Activité
Dans l'extrait présenté, de quoi se composent les trois repas tirés du sac ? Répondez en une phrase, s'il vous plaît.

Notre voyage commence. Et on aura l’autorisation d’aller et de venir tout au long de celui-ci, à notre guise. Et je ne m’en priverai pas, car rester enfermé dans la cale, c’est très difficile. De plus, je ne connais aucune des filles du groupe. Mais heureusement tout se passera bien. Les ordres et la discipline des religieuses, quand il faut manger, rester pour la sieste, et dormir pour la nuit, entre autres, seront très respectés. Et l’ambiance est relativement sereine. Par contre, Patatras, quelle horreur de découvrir nos WC, dans un tel état – WC à la turque, alors que le voyage est a peine commencé, sont déjà débordants d’excréments et de plus bouchés. Car quand Je tire la chasse pour essayer de les nettoyer, cela fait refluer tout le tas vers moi. On aura malheureusement à supporter ces odeurs, car rien n’est fait pour régler ce problème. Je m’échappe bien vite. Heureusement un autre WC plus loin est à notre disposition…
Trois repas tirés du sac – pain et fromages, oranges, gourdes d’eau. Pas de saucisson. Ca n’aura pas tenu la chaleur du voyage. Quant au jambon, pareil … On est pratiquement toutes au même régime. A croire que nos mères se sont données le mot. Les sœurs surveilleront et veilleront à ce chacune d’entre nous ait à manger et à boire….
A plusieurs reprises, je remonterai sur le pont, un foulard sur la tête, car le vent est très fort. La température est difficile à supporter, car avec le soleil d’un côté il fait très chaud alors que le vent fouette les visages, et nous coupe le souffle. Avec le recul, je me demande comment les personnes sur le pont, ont pu supporter ces conditions inhumaines de voyage…..

Données fournies
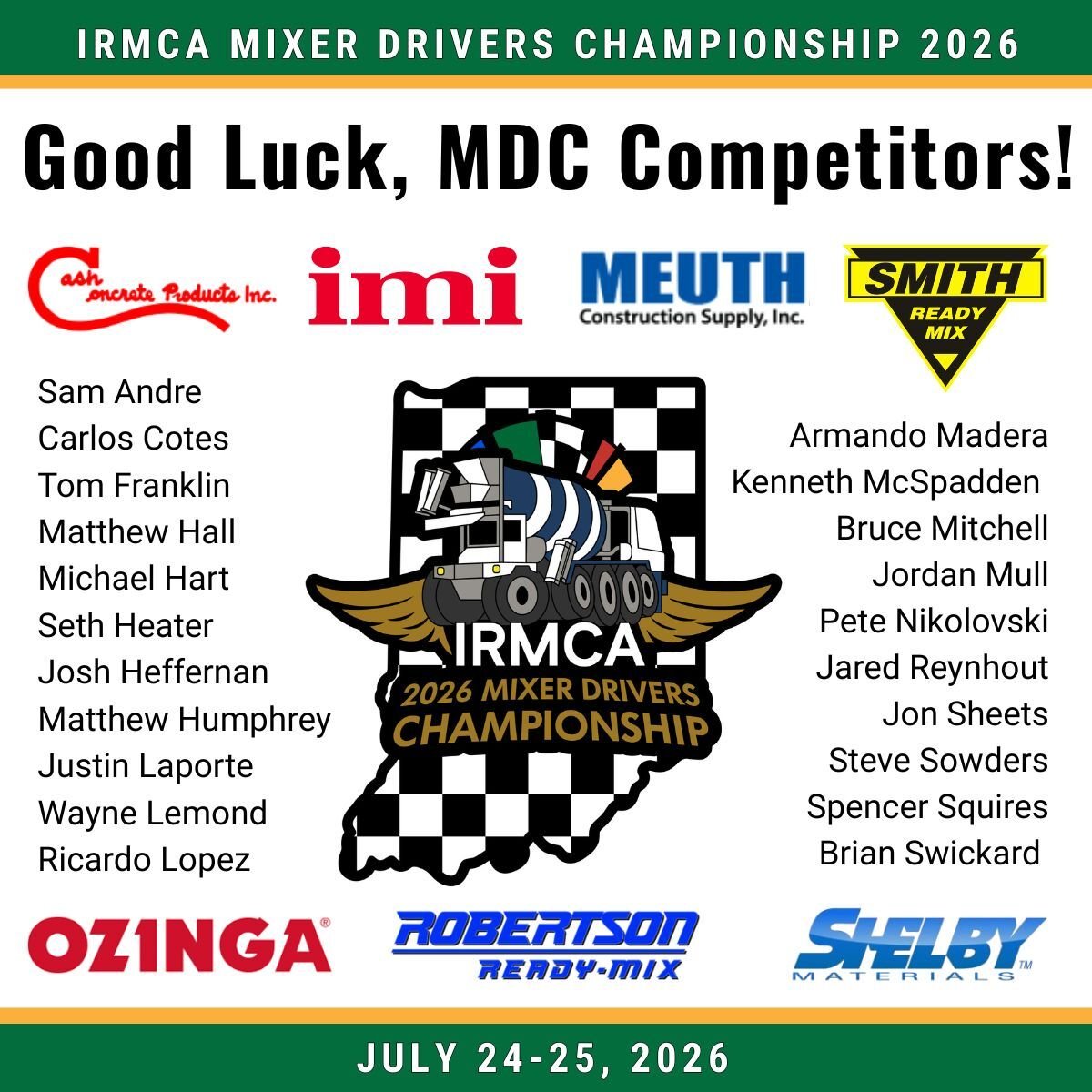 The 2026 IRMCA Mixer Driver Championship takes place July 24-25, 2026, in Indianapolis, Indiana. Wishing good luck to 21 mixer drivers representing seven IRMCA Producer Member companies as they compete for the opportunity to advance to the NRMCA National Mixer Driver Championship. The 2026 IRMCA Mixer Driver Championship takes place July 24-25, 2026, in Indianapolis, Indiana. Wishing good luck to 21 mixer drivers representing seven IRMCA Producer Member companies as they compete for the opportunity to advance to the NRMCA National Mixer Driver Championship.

Espace de réponse
Les trois repas tirés du sac se composent de pain et de fromages, d'oranges et de gourdes d'eau.